- What the exercise asks -
An identical copy of every entry below is the required output.

- Data for this task -
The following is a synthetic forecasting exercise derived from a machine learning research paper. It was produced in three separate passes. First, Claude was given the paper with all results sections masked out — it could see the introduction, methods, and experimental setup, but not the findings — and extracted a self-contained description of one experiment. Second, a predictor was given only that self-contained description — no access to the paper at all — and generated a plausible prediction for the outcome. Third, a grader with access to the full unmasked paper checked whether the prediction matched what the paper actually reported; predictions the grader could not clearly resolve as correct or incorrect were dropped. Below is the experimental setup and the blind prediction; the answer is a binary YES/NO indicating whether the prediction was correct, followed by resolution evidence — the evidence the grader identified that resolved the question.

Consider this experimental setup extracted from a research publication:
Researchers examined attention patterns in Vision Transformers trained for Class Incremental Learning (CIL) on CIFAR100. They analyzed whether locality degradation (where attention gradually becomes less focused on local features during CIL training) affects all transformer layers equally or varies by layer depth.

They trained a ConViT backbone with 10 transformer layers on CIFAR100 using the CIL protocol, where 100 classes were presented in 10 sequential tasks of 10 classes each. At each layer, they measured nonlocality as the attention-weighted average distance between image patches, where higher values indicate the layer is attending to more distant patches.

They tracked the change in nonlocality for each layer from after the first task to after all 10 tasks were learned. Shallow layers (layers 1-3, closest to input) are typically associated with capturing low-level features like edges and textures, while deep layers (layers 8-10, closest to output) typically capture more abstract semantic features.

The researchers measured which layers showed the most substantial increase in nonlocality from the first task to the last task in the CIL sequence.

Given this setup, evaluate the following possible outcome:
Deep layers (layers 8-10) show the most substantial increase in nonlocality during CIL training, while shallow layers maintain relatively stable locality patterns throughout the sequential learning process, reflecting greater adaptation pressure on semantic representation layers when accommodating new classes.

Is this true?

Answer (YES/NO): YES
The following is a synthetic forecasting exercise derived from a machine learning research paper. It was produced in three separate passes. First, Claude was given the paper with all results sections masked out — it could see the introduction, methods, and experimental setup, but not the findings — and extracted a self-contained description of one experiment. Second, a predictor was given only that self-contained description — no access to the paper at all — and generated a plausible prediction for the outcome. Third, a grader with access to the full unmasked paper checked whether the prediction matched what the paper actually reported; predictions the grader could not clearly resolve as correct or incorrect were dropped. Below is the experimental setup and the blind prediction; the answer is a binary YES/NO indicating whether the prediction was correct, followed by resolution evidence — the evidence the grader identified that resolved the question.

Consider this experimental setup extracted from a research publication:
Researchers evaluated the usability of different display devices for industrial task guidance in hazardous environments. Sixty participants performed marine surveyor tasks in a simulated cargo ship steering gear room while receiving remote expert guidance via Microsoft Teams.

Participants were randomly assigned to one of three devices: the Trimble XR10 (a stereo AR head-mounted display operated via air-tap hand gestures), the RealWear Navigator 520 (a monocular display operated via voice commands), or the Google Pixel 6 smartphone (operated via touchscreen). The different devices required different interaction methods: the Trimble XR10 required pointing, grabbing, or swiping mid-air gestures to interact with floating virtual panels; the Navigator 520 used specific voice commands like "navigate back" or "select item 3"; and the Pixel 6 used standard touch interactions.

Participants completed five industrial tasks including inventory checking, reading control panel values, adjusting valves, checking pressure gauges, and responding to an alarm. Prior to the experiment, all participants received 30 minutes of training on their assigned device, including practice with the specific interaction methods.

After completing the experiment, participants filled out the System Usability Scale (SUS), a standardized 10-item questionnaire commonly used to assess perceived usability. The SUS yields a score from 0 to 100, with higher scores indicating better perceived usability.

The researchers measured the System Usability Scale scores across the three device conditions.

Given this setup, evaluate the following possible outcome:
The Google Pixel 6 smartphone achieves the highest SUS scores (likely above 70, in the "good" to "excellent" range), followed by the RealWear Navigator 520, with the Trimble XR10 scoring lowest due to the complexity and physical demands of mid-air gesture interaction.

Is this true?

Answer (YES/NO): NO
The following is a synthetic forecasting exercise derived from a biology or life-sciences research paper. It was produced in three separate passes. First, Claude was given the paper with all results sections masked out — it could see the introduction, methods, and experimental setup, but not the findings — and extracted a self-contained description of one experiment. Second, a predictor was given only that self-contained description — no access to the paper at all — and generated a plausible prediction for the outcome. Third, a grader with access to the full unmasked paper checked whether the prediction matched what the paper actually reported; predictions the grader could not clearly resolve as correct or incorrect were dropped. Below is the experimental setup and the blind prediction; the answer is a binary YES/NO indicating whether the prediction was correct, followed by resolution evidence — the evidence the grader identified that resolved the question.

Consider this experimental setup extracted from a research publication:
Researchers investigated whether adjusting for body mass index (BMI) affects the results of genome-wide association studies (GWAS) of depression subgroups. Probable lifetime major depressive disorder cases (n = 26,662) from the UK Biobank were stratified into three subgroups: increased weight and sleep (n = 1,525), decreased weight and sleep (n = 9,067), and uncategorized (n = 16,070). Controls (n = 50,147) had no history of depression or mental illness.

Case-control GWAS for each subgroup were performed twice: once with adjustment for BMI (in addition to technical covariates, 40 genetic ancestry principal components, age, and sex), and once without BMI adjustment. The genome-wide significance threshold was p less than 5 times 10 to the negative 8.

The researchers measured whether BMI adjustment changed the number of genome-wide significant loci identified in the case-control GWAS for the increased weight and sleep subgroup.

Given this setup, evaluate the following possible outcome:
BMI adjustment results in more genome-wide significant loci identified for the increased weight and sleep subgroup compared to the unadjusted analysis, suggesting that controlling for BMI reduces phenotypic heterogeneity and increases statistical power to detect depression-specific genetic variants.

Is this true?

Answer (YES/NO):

- Output for this task -
The following is a synthetic forecasting exercise derived from a machine learning research paper. It was produced in three separate passes. First, Claude was given the paper with all results sections masked out — it could see the introduction, methods, and experimental setup, but not the findings — and extracted a self-contained description of one experiment. Second, a predictor was given only that self-contained description — no access to the paper at all — and generated a plausible prediction for the outcome. Third, a grader with access to the full unmasked paper checked whether the prediction matched what the paper actually reported; predictions the grader could not clearly resolve as correct or incorrect were dropped. Below is the experimental setup and the blind prediction; the answer is a binary YES/NO indicating whether the prediction was correct, followed by resolution evidence — the evidence the grader identified that resolved the question.

Consider this experimental setup extracted from a research publication:
Researchers examined attention patterns in Vision Transformers trained for Class Incremental Learning (CIL) on CIFAR100. They analyzed whether locality degradation (where attention gradually becomes less focused on local features during CIL training) affects all transformer layers equally or varies by layer depth.

They trained a ConViT backbone with 10 transformer layers on CIFAR100 using the CIL protocol, where 100 classes were presented in 10 sequential tasks of 10 classes each. At each layer, they measured nonlocality as the attention-weighted average distance between image patches, where higher values indicate the layer is attending to more distant patches.

They tracked the change in nonlocality for each layer from after the first task to after all 10 tasks were learned. Shallow layers (layers 1-3, closest to input) are typically associated with capturing low-level features like edges and textures, while deep layers (layers 8-10, closest to output) typically capture more abstract semantic features.

The researchers measured which layers showed the most substantial increase in nonlocality from the first task to the last task in the CIL sequence.

Given this setup, evaluate the following possible outcome:
Deep layers (layers 8-10) show the most substantial increase in nonlocality during CIL training, while shallow layers maintain relatively stable locality patterns throughout the sequential learning process, reflecting greater adaptation pressure on semantic representation layers when accommodating new classes.

Is this true?

Answer (YES/NO): YES
The following is a synthetic forecasting exercise derived from a machine learning research paper. It was produced in three separate passes. First, Claude was given the paper with all results sections masked out — it could see the introduction, methods, and experimental setup, but not the findings — and extracted a self-contained description of one experiment. Second, a predictor was given only that self-contained description — no access to the paper at all — and generated a plausible prediction for the outcome. Third, a grader with access to the full unmasked paper checked whether the prediction matched what the paper actually reported; predictions the grader could not clearly resolve as correct or incorrect were dropped. Below is the experimental setup and the blind prediction; the answer is a binary YES/NO indicating whether the prediction was correct, followed by resolution evidence — the evidence the grader identified that resolved the question.

Consider this experimental setup extracted from a research publication:
Researchers evaluated the usability of different display devices for industrial task guidance in hazardous environments. Sixty participants performed marine surveyor tasks in a simulated cargo ship steering gear room while receiving remote expert guidance via Microsoft Teams.

Participants were randomly assigned to one of three devices: the Trimble XR10 (a stereo AR head-mounted display operated via air-tap hand gestures), the RealWear Navigator 520 (a monocular display operated via voice commands), or the Google Pixel 6 smartphone (operated via touchscreen). The different devices required different interaction methods: the Trimble XR10 required pointing, grabbing, or swiping mid-air gestures to interact with floating virtual panels; the Navigator 520 used specific voice commands like "navigate back" or "select item 3"; and the Pixel 6 used standard touch interactions.

Participants completed five industrial tasks including inventory checking, reading control panel values, adjusting valves, checking pressure gauges, and responding to an alarm. Prior to the experiment, all participants received 30 minutes of training on their assigned device, including practice with the specific interaction methods.

After completing the experiment, participants filled out the System Usability Scale (SUS), a standardized 10-item questionnaire commonly used to assess perceived usability. The SUS yields a score from 0 to 100, with higher scores indicating better perceived usability.

The researchers measured the System Usability Scale scores across the three device conditions.

Given this setup, evaluate the following possible outcome:
The Google Pixel 6 smartphone achieves the highest SUS scores (likely above 70, in the "good" to "excellent" range), followed by the RealWear Navigator 520, with the Trimble XR10 scoring lowest due to the complexity and physical demands of mid-air gesture interaction.

Is this true?

Answer (YES/NO): NO
The following is a synthetic forecasting exercise derived from a biology or life-sciences research paper. It was produced in three separate passes. First, Claude was given the paper with all results sections masked out — it could see the introduction, methods, and experimental setup, but not the findings — and extracted a self-contained description of one experiment. Second, a predictor was given only that self-contained description — no access to the paper at all — and generated a plausible prediction for the outcome. Third, a grader with access to the full unmasked paper checked whether the prediction matched what the paper actually reported; predictions the grader could not clearly resolve as correct or incorrect were dropped. Below is the experimental setup and the blind prediction; the answer is a binary YES/NO indicating whether the prediction was correct, followed by resolution evidence — the evidence the grader identified that resolved the question.

Consider this experimental setup extracted from a research publication:
Researchers investigated whether adjusting for body mass index (BMI) affects the results of genome-wide association studies (GWAS) of depression subgroups. Probable lifetime major depressive disorder cases (n = 26,662) from the UK Biobank were stratified into three subgroups: increased weight and sleep (n = 1,525), decreased weight and sleep (n = 9,067), and uncategorized (n = 16,070). Controls (n = 50,147) had no history of depression or mental illness.

Case-control GWAS for each subgroup were performed twice: once with adjustment for BMI (in addition to technical covariates, 40 genetic ancestry principal components, age, and sex), and once without BMI adjustment. The genome-wide significance threshold was p less than 5 times 10 to the negative 8.

The researchers measured whether BMI adjustment changed the number of genome-wide significant loci identified in the case-control GWAS for the increased weight and sleep subgroup.

Given this setup, evaluate the following possible outcome:
BMI adjustment results in more genome-wide significant loci identified for the increased weight and sleep subgroup compared to the unadjusted analysis, suggesting that controlling for BMI reduces phenotypic heterogeneity and increases statistical power to detect depression-specific genetic variants.

Is this true?

Answer (YES/NO):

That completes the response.